Kissinger and his associates
Henry Kissinger and his associates were also connected to BCCI in several ways, although he refused to share documents with the related Senate investigation. For example,
Photo of Henry Kissinger
Henry Kissinger
Sergio Correa da Costa, who served as Brazil’s Ambassador to the US in the mid-1980s (note that Ensec was a Brazilian company), worked for Kissinger’s consulting company, Kissinger Associates, and was also a nominee shareholder for BCCI. And as early as 1971, Kissinger was linked to BCCI through the Pakistanis that arranged for his first visit to China.[41] At the time, Pakistrani agents who later became BCCI representatives were involved in fooling journalists into thinking Kissinger was in Pakistan instead of China. Kissinger returned to China many times and on occasion took very close friends and business associates along with him, most notably Maurice Greenberg of AIG, who traveled extensively with Kissinger.[42]
From 1985 to 1990, a client of Kissinger Associates, Banca Nazionale del Lavoro (BNL) provided $4 billion in unreported loans to Saddam Hussein and his government in Iraq. Henry Kissinger was on the International Advisory Board of BNL during that same time period. Kissinger and his leading assistants Brent Scowcroft and Lawrence Eagleburger were investigated in this matter by the House Banking Committee just as the first Gulf War was ending.[43]
But the numerous connections between assistants and associates of Kissinger, and the most significant events of 9/11, are astounding. To begin with, Kissinger, who is considered by some to be an international terrorist due to his bombing of Cambodia, his role in the 1973 coup in Chile, and other atrocities, was the Bush Administration’s first choice to lead the 9/11 Commission. Although he later resigned from the Commission to avoid exposing his client list, Kissinger’s closest friends and aides played significant roles with regard to 9/11.
L. Paul Bremer, the managing director at Kissinger Associates from 1989 to 2000, left there to take a job with WTC impact zone tenant Marsh & McLennan, and then played a leading role in establishing the official myth of 9/11.
Peter Rodman, PNAC member and Assistant Secretary of Defense on 9/11, hosted meetings with Pakistani ISI General Ahmed the week before 9/11, and had previously been a Special Assistant to Kissinger for eight years.[44]
Joseph Kasputys, south tower impact zone tenant, worked with Kissinger in the Ford Administration (along with Cheney, Greenspan, DiBona, and Rumsfeld).[45]
Kissinger is also closely associated with several 9/11 Commissioners, including his long-time National Security Council assistant John Lehman, and his fellow Hollinger board member James R. Thompson.
And Phillip Odeen of BDM, who was Barry McDaniel’s boss until McDaniel left to lead WTC security company Stratesec, was a Kissinger assistant for several years.

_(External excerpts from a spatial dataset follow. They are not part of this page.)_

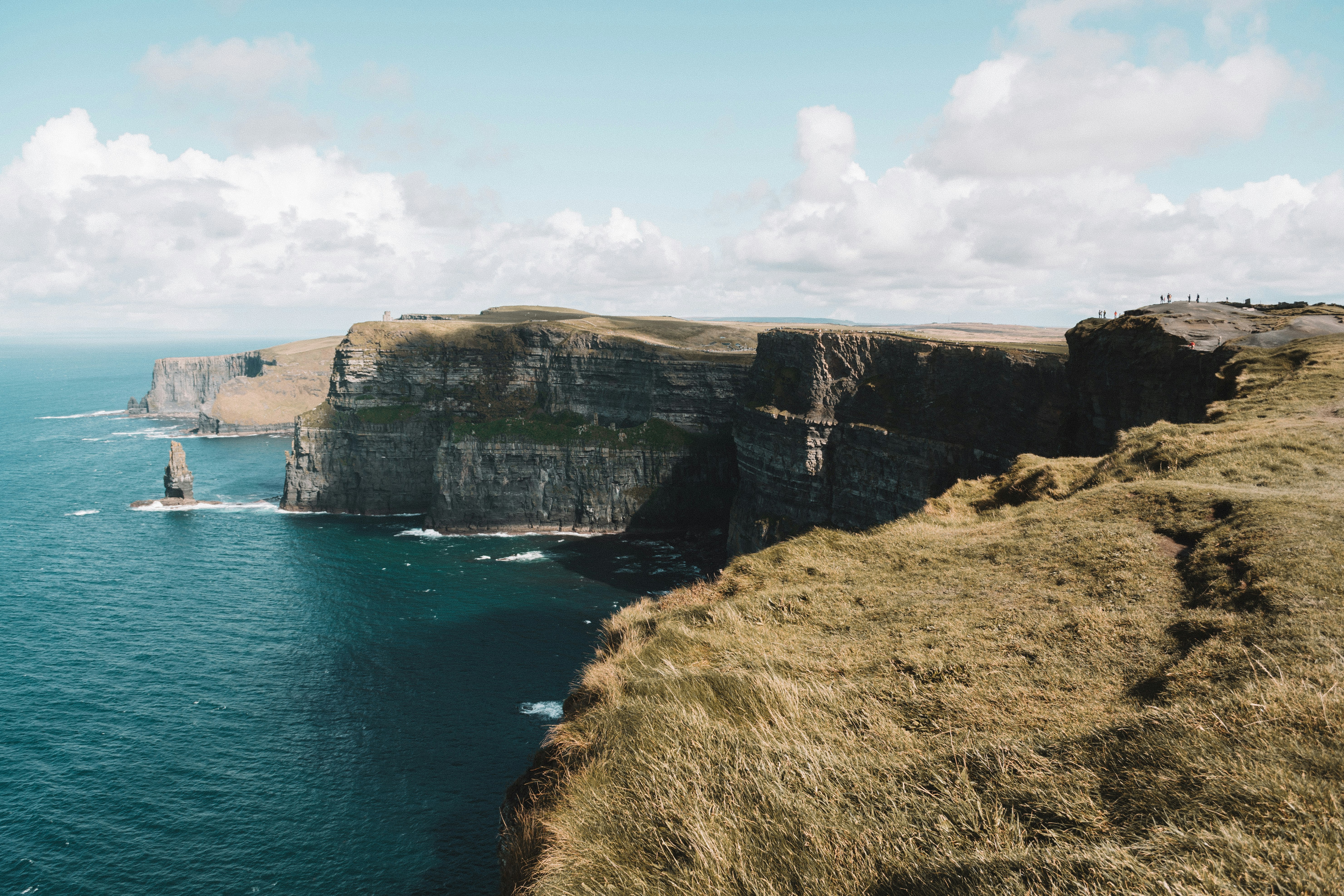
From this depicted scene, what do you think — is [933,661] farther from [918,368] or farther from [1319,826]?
[918,368]

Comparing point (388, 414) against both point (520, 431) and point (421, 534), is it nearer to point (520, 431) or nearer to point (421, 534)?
point (520, 431)

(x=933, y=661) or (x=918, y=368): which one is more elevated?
(x=918, y=368)

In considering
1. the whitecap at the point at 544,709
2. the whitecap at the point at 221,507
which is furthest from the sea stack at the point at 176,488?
the whitecap at the point at 544,709

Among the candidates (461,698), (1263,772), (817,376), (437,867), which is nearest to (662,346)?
(817,376)

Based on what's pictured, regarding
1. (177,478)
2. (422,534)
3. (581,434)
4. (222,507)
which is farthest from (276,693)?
(177,478)

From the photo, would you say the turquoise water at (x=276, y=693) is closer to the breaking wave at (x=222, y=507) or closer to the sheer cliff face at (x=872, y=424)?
the breaking wave at (x=222, y=507)

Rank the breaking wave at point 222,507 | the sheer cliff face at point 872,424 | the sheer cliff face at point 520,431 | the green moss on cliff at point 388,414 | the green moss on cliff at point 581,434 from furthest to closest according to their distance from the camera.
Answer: the green moss on cliff at point 388,414, the green moss on cliff at point 581,434, the breaking wave at point 222,507, the sheer cliff face at point 520,431, the sheer cliff face at point 872,424
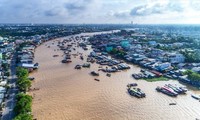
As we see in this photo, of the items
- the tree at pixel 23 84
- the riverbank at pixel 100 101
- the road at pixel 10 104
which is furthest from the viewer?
the tree at pixel 23 84

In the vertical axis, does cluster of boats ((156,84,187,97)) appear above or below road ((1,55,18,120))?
below

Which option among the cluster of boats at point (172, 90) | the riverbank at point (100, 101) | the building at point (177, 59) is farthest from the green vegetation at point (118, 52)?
the cluster of boats at point (172, 90)

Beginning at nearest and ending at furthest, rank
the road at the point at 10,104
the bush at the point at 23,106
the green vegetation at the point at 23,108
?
the green vegetation at the point at 23,108 → the bush at the point at 23,106 → the road at the point at 10,104

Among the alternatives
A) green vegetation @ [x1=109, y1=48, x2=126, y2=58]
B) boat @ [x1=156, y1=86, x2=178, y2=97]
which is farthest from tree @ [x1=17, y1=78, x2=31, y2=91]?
green vegetation @ [x1=109, y1=48, x2=126, y2=58]

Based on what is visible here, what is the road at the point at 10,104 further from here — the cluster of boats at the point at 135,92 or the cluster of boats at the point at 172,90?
the cluster of boats at the point at 172,90

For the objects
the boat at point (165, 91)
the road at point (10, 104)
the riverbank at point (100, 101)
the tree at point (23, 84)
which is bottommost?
the riverbank at point (100, 101)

There was also Renato Ruggiero of Kissinger Associates. Mr. Ruggiero was present on 9/11 in the sense that he was on the International Advisory Board for Salomon Smith Barney (SSB), the company that occupied all but ten of the 47 floors in WTC building 7.[46] SSB even shared the all-important 23rd floor with the New York City OEM. More striking is the fact that Donald Rumsfeld was the chairman of that SSB board, and Dick Cheney was a board member as well. Rumsfeld served as chairman of the SSB International Advisory Board since its inception in 1999, but had to resign in 2001 when he was confirmed as George W. Bush’s Secretary of Defense, and Cheney resigned at the same time when he became Vice President.
Another interesting coincidence is that Global Crossing was brought public in 1998 by SSB. Global Crossing was the company that Ensec director McAuliffe made a fortune on, when he purchased $100,000 in stock before the company went public and cashed out several years later for $18 million. Richard Perle was a lobbyist for Global Crossing.
On 9/11/01, Salomon Smith Barney’s parent company was Citigroup. Citicorp was the nation’s largest bank in 1990, but dropped half of its value from the summer to the winter of that year due to the S&L scandal. The company was saved by Prince Alwaleed of Saudi Arabia, who pumped an initial $590 MM into the company in a deal brokered by The Carlyle Group. It is believed that the money, and more, came from BCCI as it was dissolving.[47]